Companies have had to teach staff how to make home networks safe, & segregate the usage of their devices, among matters, as Zsuzsanna Berenyi, Head of Cyber Security awareness & culture at the LSEG, explained: “You need to show them how to secure their routers & set-up separate networks for work & children, as well as remind them not to share devices with children or partners.”
Another important message organisations need to give their staff, is ‘vigilance’. “We are at home, a little more vulnerable, with more distractions from children & the postman,” Berenyi said. “Our attention tends to go to different things, more than just the work environment.”
Ioannou further remarked that organisations needed to pay ‘particular attention’ to data protection. “I would guess that a lot of GDPR-related personal information is now on a vast number of unknown systems,” he commented. “Every business will be different, depending on how staff are accessing business data.”
While cyber-attackers have seen Covid-19 as an opportunity to launch yet more attacks against organisations, it has also been an opportunity for organisations to upgrade their security practices.
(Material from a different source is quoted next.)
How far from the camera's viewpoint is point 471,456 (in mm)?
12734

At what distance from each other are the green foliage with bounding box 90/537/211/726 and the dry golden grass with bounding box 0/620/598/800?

Tanium’s survey discovered that cyber-security has a new focus: most organisations report cyber-security is a priority (69%) for remote-working, ahead of avoiding business disruption (14%) & protecting intellectual property (17%) – a welcome boost for our sector & industry.
Starnes explained “Many companies have been forced into working from home. This doesn’t make for a well thought-out, well-executed transition; but, many will now be in a better position to realise the benefits for the company & its employees.”
“Properly executed, a work-from-home strategy will not extensively change the security profile of most companies. ‘Properly executed’, being the operative phrase.”
The bank CISO said lockdown had increased the rate of cloud migration. “Organisations are now moving into cloud because they know they can ramp up & down their operations as needed. This has provided the focus for something that’s been there for a while, but as more of a long-term aim than an immediate plan to make the jump to public facing cloud infrastructure,”. “Now they just have to do it.”
Berenyi observed that although remote working was forced upon organisations, staff have not just shown they can work well from home, but has also allowed cyber-security specialists to show too they can do it securely.
Home-working due to the pandemic has caused an ‘epidemic’ of cyber-attacks, but due to cyber-security practices & the vigilance of staff, it appears it will remain an aspect of professional life for ‘the duration’.